**Objective**
Can you reproduce the data beneath, keeping every line exact?

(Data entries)
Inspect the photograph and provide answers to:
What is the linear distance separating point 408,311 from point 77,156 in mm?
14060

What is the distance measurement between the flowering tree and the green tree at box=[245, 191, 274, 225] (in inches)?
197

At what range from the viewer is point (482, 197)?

**Solution for this exercise**
Inspect the photograph and provide answers to:
What is the linear distance separating point 408,311 from point 77,156 in mm?
14060

What is the distance measurement between the flowering tree and the green tree at box=[245, 191, 274, 225] (in inches)?
197

At what range from the viewer is point (482, 197)?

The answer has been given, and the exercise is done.